__Set exercise__. Write out the material exactly, leaving every picture behind.
....
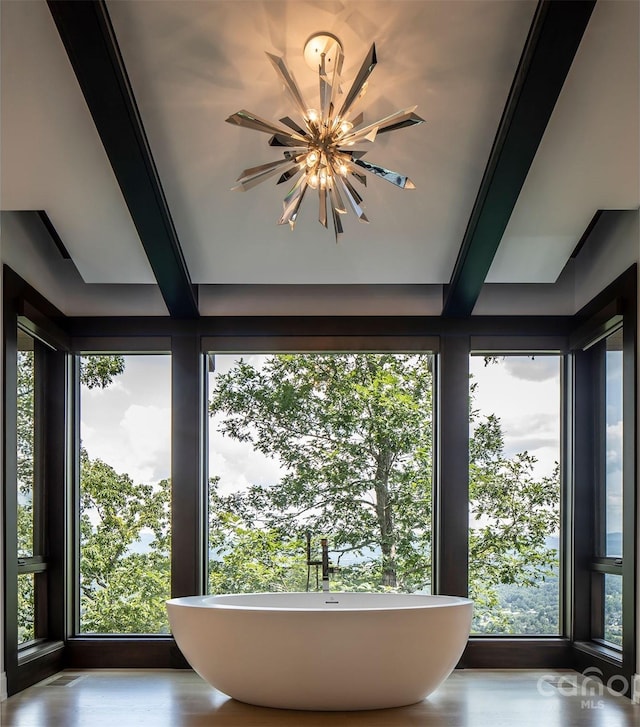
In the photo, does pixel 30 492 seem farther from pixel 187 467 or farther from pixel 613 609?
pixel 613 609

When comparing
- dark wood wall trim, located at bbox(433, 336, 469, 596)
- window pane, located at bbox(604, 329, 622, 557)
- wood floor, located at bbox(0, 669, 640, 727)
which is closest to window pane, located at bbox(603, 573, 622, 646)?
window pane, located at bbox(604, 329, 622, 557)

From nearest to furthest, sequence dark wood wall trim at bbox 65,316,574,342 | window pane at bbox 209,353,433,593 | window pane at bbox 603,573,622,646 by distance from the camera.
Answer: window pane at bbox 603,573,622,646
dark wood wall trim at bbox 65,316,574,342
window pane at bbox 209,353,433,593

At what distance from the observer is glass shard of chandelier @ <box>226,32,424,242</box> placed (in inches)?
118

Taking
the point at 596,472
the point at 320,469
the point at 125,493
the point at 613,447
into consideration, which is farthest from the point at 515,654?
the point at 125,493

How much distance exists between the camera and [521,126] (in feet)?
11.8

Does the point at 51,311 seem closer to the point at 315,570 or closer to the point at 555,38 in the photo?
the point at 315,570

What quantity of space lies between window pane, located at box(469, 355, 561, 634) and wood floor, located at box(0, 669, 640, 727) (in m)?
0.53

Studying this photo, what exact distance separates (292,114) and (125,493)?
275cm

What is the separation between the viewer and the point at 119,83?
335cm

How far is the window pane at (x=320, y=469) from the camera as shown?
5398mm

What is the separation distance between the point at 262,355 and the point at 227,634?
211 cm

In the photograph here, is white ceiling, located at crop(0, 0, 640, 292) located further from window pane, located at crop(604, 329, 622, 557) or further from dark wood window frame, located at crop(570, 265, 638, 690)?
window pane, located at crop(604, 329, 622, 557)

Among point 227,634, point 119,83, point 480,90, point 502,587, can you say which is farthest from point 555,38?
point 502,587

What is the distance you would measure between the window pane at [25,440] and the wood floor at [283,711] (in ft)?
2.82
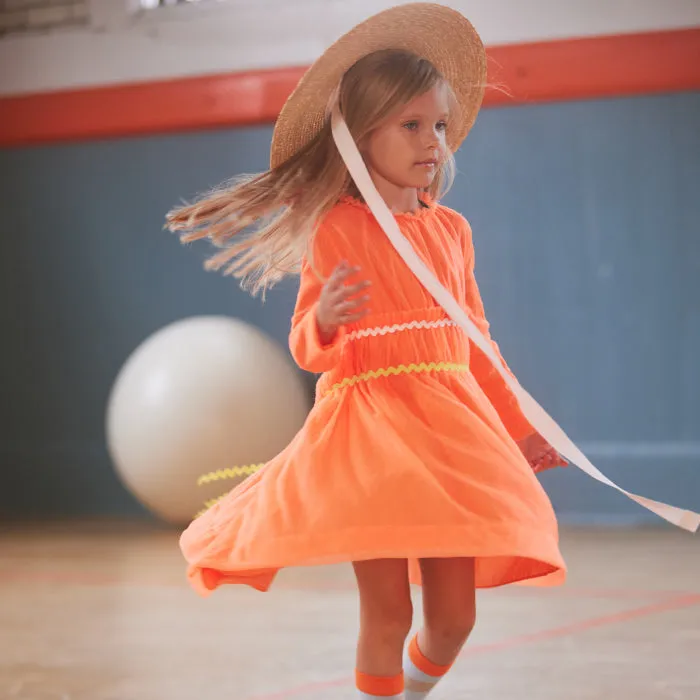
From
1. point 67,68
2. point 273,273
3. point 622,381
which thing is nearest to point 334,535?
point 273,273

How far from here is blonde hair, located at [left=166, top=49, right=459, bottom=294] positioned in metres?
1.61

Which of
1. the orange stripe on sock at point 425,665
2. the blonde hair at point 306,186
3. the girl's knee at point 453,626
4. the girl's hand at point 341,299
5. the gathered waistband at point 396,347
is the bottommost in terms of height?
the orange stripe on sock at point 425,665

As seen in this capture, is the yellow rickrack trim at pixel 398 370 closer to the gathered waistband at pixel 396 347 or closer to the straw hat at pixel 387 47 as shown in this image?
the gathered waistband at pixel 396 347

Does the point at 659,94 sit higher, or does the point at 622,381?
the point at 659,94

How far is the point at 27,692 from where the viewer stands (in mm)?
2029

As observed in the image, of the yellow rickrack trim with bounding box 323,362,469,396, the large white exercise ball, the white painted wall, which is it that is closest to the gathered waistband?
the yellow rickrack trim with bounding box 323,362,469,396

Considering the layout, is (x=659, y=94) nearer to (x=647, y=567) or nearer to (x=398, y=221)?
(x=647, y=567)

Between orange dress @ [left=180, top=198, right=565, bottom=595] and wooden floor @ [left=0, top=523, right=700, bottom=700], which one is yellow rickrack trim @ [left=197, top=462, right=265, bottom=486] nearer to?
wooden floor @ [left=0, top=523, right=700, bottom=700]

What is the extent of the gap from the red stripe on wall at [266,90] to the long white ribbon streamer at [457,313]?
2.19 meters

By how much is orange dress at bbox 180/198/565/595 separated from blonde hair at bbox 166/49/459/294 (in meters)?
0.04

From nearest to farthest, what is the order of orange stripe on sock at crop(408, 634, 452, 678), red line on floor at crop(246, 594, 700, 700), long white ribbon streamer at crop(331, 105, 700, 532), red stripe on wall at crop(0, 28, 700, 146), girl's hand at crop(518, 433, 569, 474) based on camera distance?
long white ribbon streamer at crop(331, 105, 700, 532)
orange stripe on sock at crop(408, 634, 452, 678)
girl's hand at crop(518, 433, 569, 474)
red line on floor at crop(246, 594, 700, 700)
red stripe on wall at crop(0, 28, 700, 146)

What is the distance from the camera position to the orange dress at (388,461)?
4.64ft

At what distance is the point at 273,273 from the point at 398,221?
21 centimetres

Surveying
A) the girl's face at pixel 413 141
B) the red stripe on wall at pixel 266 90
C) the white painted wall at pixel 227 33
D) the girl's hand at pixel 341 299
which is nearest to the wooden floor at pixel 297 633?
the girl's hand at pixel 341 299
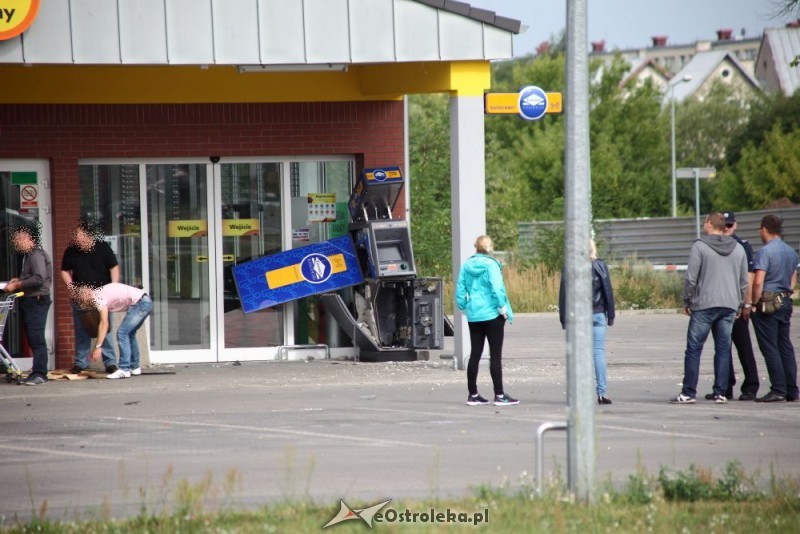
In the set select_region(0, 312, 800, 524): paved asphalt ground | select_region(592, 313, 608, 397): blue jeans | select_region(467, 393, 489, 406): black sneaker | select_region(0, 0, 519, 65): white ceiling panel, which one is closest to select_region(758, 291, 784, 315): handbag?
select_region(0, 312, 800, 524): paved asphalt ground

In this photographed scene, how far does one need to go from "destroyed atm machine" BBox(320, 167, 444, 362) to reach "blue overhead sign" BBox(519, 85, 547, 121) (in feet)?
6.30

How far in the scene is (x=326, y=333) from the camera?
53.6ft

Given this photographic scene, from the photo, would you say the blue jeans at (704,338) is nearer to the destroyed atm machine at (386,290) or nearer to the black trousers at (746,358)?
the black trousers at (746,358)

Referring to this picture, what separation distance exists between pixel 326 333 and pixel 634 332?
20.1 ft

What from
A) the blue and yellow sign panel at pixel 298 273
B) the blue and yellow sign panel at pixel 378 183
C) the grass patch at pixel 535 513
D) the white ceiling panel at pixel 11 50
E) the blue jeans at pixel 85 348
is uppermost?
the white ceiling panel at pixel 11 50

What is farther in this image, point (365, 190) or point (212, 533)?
....
__Finished task__.
In the photo, does pixel 30 492 seem farther from pixel 187 467 or farther from pixel 613 609?
pixel 613 609

When comparing
- dark wood wall trim, located at bbox(433, 336, 469, 596)
- window pane, located at bbox(604, 329, 622, 557)
- wood floor, located at bbox(0, 669, 640, 727)
which is closest to window pane, located at bbox(603, 573, 622, 646)?
window pane, located at bbox(604, 329, 622, 557)

From nearest to furthest, sequence dark wood wall trim at bbox 65,316,574,342 | window pane at bbox 209,353,433,593 | window pane at bbox 603,573,622,646 by distance from the camera.
Answer: window pane at bbox 603,573,622,646
dark wood wall trim at bbox 65,316,574,342
window pane at bbox 209,353,433,593

At what distance from the observer is glass shard of chandelier @ <box>226,32,424,242</box> placed (in inches)?
118

Taking
the point at 596,472
the point at 320,469
the point at 125,493
the point at 613,447
into consideration, which is farthest from the point at 515,654?
the point at 125,493

How much distance exists between the camera and [521,126] (in feet)?
11.8

Does the point at 51,311 seem closer to the point at 315,570 or closer to the point at 555,38 in the photo?
the point at 315,570

What quantity of space lies between window pane, located at box(469, 355, 561, 634) and wood floor, located at box(0, 669, 640, 727) (in m)?
0.53

Studying this photo, what exact distance separates (292,114) and (125,493)?
275cm

What is the separation between the viewer and the point at 119,83?
335cm

How far is the window pane at (x=320, y=469) from the camera as shown?
5398mm

What is the separation distance between the point at 262,355 and the point at 227,634?
211 cm

In the photograph here, is white ceiling, located at crop(0, 0, 640, 292) located further from window pane, located at crop(604, 329, 622, 557) or further from dark wood window frame, located at crop(570, 265, 638, 690)?
window pane, located at crop(604, 329, 622, 557)

Among point 227,634, point 119,83, point 480,90, point 502,587, can you say which is farthest from point 555,38?
point 502,587

What is the distance you would measure between the window pane at [25,440] and the wood floor at [283,711] (in ft)?
2.82
From
1. point 67,68
2. point 273,273
3. point 622,381
which thing is nearest to point 334,535?
point 273,273

How far from here is blonde hair, located at [left=166, top=49, right=459, bottom=294] positioned in metres?
1.61

Which of
1. the orange stripe on sock at point 425,665
2. the blonde hair at point 306,186
3. the girl's knee at point 453,626
4. the girl's hand at point 341,299
5. the gathered waistband at point 396,347
is the bottommost in terms of height?
the orange stripe on sock at point 425,665

As seen in this capture, is the yellow rickrack trim at pixel 398 370 closer to the gathered waistband at pixel 396 347 or closer to the straw hat at pixel 387 47 as shown in this image?
the gathered waistband at pixel 396 347

Does the point at 659,94 sit higher, or does the point at 622,381?
the point at 659,94

How far is the point at 27,692 from where the viewer stands (in mm)?
2029

As observed in the image, of the yellow rickrack trim with bounding box 323,362,469,396, the large white exercise ball, the white painted wall, which is it that is closest to the gathered waistband?
the yellow rickrack trim with bounding box 323,362,469,396

Considering the layout, is (x=659, y=94) nearer to (x=647, y=567) or nearer to (x=398, y=221)?
(x=647, y=567)

Between orange dress @ [left=180, top=198, right=565, bottom=595] and wooden floor @ [left=0, top=523, right=700, bottom=700], which one is yellow rickrack trim @ [left=197, top=462, right=265, bottom=486] nearer to?
wooden floor @ [left=0, top=523, right=700, bottom=700]

What is the extent of the gap from the red stripe on wall at [266,90] to the long white ribbon streamer at [457,313]?
2.19 meters

By how much is orange dress at bbox 180/198/565/595 separated from blonde hair at bbox 166/49/459/294 (in meters)?
0.04

From nearest to farthest, what is the order of orange stripe on sock at crop(408, 634, 452, 678), red line on floor at crop(246, 594, 700, 700), long white ribbon streamer at crop(331, 105, 700, 532), red stripe on wall at crop(0, 28, 700, 146), girl's hand at crop(518, 433, 569, 474) based on camera distance?
long white ribbon streamer at crop(331, 105, 700, 532)
orange stripe on sock at crop(408, 634, 452, 678)
girl's hand at crop(518, 433, 569, 474)
red line on floor at crop(246, 594, 700, 700)
red stripe on wall at crop(0, 28, 700, 146)

What is the distance from the camera position to the orange dress at (388,461)?
4.64ft

At what distance is the point at 273,273 from the point at 398,221?
21 centimetres

Surveying
A) the girl's face at pixel 413 141
B) the red stripe on wall at pixel 266 90
C) the white painted wall at pixel 227 33
D) the girl's hand at pixel 341 299
which is nearest to the wooden floor at pixel 297 633?
the girl's hand at pixel 341 299
In the set select_region(0, 312, 800, 524): paved asphalt ground | select_region(592, 313, 608, 397): blue jeans | select_region(467, 393, 489, 406): black sneaker | select_region(0, 0, 519, 65): white ceiling panel, which one is closest to select_region(758, 291, 784, 315): handbag?
select_region(0, 312, 800, 524): paved asphalt ground

In this photographed scene, how far does one need to go from "destroyed atm machine" BBox(320, 167, 444, 362) to reach "blue overhead sign" BBox(519, 85, 547, 121) (in feet)?
6.30

How far in the scene is (x=326, y=333) from the camera?
53.6ft

Given this photographic scene, from the photo, would you say the blue jeans at (704,338) is nearer to the destroyed atm machine at (386,290) or nearer to the black trousers at (746,358)?
the black trousers at (746,358)

Referring to this picture, what separation distance exists between pixel 326 333 and pixel 634 332?
20.1 ft

What from
A) the blue and yellow sign panel at pixel 298 273
B) the blue and yellow sign panel at pixel 378 183
C) the grass patch at pixel 535 513
D) the white ceiling panel at pixel 11 50
E) the blue jeans at pixel 85 348
is uppermost?
the white ceiling panel at pixel 11 50

What is farther in this image, point (365, 190) or point (212, 533)?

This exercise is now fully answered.